Iota Reticuli

Observation data Epoch J2000.0 Equinox J2000.0 (ICRS)
- Constellation: Reticulum
- Right ascension: 04^{h} 01^{m} 18.15162^{s}
- Declination: −61° 04′ 43.7559″
- Apparent magnitude (V): +4.97

Characteristics
- Spectral type: K4 III
- U−B color index: +1.70
- B−V color index: +1.42

Astrometry
- Radial velocity (R_{v}): +60.5±0.8 km/s
- Proper motion (μ): RA: +66.79 mas/yr Dec.: +94.80 mas/yr
- Parallax (π): 10.22±0.16 mas
- Distance: 319 ± 5 ly (98 ± 2 pc)
- Absolute magnitude (M_{V}): +0.02

Details
- Radius: 24.3+1.9 −4.7 R_{☉}
- Luminosity: 179.8±5.1 L_{☉}
- Temperature: 4290+261 −158 K
- Other designations: ι Ret, CPD−61°293, HD 25728, HIP 18772, HR 1266, SAO 248927

Database references
- SIMBAD: data

= Iota Reticuli =

Star in the constellation Reticulum

ι Reticuli, Latinized as Iota Reticuli, is a solitary, orange-hued star in the southern constellation of Reticulum.
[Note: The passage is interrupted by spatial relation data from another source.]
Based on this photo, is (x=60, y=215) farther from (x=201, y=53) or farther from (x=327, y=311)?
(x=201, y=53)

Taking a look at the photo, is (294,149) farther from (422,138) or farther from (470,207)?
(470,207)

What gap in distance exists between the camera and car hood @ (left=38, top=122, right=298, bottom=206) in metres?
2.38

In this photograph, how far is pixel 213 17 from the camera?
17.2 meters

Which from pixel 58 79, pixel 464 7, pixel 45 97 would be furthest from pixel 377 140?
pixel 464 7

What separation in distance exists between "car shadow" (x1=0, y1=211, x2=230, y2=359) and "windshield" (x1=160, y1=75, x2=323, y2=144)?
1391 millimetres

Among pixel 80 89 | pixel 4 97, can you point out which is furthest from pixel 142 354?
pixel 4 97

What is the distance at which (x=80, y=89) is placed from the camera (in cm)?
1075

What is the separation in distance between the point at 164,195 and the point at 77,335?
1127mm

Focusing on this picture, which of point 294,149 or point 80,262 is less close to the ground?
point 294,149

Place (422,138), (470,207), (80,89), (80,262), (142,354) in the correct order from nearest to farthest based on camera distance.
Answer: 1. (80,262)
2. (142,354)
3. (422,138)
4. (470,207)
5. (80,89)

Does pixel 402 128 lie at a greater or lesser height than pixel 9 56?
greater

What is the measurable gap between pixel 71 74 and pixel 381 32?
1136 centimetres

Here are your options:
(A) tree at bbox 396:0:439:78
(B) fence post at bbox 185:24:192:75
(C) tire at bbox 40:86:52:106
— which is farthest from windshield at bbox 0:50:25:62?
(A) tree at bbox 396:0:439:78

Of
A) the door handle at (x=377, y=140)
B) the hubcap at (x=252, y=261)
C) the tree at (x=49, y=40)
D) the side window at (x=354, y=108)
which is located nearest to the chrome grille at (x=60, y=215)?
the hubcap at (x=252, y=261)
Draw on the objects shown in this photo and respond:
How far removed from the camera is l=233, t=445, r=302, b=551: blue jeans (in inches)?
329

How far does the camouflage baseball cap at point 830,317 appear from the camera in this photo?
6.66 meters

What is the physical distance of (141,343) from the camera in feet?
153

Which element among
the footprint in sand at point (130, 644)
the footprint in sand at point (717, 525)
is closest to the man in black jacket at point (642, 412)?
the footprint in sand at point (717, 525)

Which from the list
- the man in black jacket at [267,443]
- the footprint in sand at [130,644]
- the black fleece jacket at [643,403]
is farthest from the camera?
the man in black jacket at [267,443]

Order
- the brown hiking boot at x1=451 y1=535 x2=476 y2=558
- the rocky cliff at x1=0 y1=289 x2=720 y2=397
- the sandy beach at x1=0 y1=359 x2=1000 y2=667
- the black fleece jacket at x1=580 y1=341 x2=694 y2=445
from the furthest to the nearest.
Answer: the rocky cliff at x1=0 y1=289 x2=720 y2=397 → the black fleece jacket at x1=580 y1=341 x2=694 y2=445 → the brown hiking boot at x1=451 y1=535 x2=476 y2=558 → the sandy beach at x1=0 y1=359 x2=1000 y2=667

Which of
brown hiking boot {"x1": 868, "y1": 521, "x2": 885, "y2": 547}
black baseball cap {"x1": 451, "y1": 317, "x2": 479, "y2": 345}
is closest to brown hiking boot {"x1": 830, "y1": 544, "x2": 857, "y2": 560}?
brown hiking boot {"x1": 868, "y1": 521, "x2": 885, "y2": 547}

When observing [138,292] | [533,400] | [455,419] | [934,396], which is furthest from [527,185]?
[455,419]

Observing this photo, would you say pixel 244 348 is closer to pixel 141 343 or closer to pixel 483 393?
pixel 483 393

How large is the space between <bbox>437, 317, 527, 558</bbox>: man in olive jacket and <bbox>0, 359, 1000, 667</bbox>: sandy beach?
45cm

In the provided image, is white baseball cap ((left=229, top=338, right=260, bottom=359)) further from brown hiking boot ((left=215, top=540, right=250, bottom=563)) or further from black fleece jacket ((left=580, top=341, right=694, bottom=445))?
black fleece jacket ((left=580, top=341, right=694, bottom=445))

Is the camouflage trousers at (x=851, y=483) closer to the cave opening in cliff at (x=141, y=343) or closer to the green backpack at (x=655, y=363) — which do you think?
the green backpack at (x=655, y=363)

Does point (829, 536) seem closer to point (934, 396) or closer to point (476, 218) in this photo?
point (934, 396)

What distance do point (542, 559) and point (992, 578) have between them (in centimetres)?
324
It is faintly visible to the naked eye, having a combined apparent visual magnitude of +4.97. Based upon an annual parallax shift of 10.22 mas as seen from Earth, it is located around 319 light years from the Sun. At present it is receding from the Sun with a radial velocity of +61 km/s, having come closest to the Sun 883,000 years ago at a distance of 212 light years. Iota Reticuli is moving through the Galaxy at a speed of 80.9 km/s relative to the Sun. Its projected Galactic orbit carries it between 12,300 and 25,100 light years from the center of the Galaxy.
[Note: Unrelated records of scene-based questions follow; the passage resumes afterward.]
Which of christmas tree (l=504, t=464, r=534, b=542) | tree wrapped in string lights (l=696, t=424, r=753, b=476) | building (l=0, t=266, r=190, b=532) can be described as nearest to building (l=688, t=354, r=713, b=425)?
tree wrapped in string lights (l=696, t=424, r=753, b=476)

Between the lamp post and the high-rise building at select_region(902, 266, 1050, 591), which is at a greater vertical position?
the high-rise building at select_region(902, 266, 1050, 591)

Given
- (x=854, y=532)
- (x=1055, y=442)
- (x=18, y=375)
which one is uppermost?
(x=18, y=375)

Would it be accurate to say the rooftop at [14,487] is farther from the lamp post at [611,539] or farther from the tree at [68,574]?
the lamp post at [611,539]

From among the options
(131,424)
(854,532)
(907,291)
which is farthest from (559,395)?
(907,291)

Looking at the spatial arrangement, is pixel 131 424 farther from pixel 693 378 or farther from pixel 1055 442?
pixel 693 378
This is an evolved K-type giant star with a stellar classification of K4 III. Having exhausted the supply of hydrogen at its core, the star cooled and expanded off the main sequence; at present it has 24 times the girth of the Sun. It is radiating 180 times the luminosity of the Sun from its swollen photosphere at an effective temperature of 4,290 K.